Task input –

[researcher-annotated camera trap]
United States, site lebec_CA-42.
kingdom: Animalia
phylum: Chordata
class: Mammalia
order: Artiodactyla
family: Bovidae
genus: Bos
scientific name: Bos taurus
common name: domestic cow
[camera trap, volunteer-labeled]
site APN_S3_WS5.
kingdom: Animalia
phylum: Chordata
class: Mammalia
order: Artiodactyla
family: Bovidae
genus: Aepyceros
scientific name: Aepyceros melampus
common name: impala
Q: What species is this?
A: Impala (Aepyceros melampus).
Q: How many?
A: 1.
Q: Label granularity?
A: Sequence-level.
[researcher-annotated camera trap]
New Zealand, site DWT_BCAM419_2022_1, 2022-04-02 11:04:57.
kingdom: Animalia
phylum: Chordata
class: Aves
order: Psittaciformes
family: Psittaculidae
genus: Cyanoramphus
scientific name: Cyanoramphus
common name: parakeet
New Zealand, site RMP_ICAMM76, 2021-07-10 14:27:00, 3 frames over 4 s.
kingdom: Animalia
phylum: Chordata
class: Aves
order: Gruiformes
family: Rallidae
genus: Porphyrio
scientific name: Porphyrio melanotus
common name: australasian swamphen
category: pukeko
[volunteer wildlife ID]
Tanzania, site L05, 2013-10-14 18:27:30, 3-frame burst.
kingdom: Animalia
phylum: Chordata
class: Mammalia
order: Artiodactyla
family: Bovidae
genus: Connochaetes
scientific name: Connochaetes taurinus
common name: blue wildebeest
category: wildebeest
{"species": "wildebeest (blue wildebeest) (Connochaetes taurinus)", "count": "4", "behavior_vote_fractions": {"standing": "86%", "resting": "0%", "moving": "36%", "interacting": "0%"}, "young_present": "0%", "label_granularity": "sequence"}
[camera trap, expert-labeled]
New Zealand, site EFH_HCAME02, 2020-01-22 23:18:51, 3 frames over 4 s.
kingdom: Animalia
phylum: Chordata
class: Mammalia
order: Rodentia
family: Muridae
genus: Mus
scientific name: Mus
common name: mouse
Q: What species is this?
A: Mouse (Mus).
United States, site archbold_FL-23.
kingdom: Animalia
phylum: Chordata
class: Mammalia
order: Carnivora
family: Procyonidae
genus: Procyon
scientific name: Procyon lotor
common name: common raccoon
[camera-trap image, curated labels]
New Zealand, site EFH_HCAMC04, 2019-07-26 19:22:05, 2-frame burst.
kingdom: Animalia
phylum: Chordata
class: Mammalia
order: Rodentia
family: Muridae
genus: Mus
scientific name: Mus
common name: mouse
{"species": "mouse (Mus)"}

Exercise instructions – From the records above, print only the lines between the one holding "common name: parakeet" and the one holding "category: wildebeest", inclusive, exactly as they stand.

Problem solution –
common name: parakeet
New Zealand, site RMP_ICAMM76, 2021-07-10 14:27:00, 3 frames over 4 s.
kingdom: Animalia
phylum: Chordata
class: Aves
order: Gruiformes
family: Rallidae
genus: Porphyrio
scientific name: Porphyrio melanotus
common name: australasian swamphen
category: pukeko
[volunteer wildlife ID]
Tanzania, site L05, 2013-10-14 18:27:30, 3-frame burst.
kingdom: Animalia
phylum: Chordata
class: Mammalia
order: Artiodactyla
family: Bovidae
genus: Connochaetes
scientific name: Connochaetes taurinus
common name: blue wildebeest
category: wildebeest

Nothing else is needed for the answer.